Duele ver miles de anuncios de venta de terrenos en esta gran franja costera, muchos cooptados por grandes inmobiliarias, que bajo la premisa de “vivir o invertir en las playas de moda”, buscan fomentar la gentrificación sin asegurar equilibrios ecológicos, sustentables, sociales que aseguren una política económica redistributiva en favor de los oriundos de la zona, y tristemente todo ello bajo el cobijo y permisividad de las autoridades locales que se hacen de la vista gorda.

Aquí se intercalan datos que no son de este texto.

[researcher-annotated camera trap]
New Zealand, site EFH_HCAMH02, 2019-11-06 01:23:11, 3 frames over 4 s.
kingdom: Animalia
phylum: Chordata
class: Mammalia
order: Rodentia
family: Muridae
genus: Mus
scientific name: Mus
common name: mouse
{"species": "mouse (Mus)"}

Es difícil creer que existan estudios de impacto ambiental cuando los terrenos ofertados se ubican no sólo a orilla de playa, sino en zonas cercanas a esteros, ríos, lagunas, incluso cerca del santuario de tortugas marinas en Playa Escobilla. El paisaje empieza a verse más urbano y menos verde, me aterra imaginar que en unos años la zona termine tan explotada como la costa quintanarroense.
En estas últimas semanas, la constante es ver playas abarrotadas, y es ahí cuando cabe hacerse el planteamiento de cómo van a sortear los habitantes temas como la contaminación en todas sus formas, escasez de agua, tráfico y movilidad, la inseguridad —que se incrementará con el flujo de población— y se sumarán un sinfín de problemáticas más. Los tres órdenes de gobierno están a tiempo de prevenirlas y atenderlas.
Ya tenemos carretera, pero digamos adiós al Puerto Escondido de antaño, ése con el que crecí en los años 90.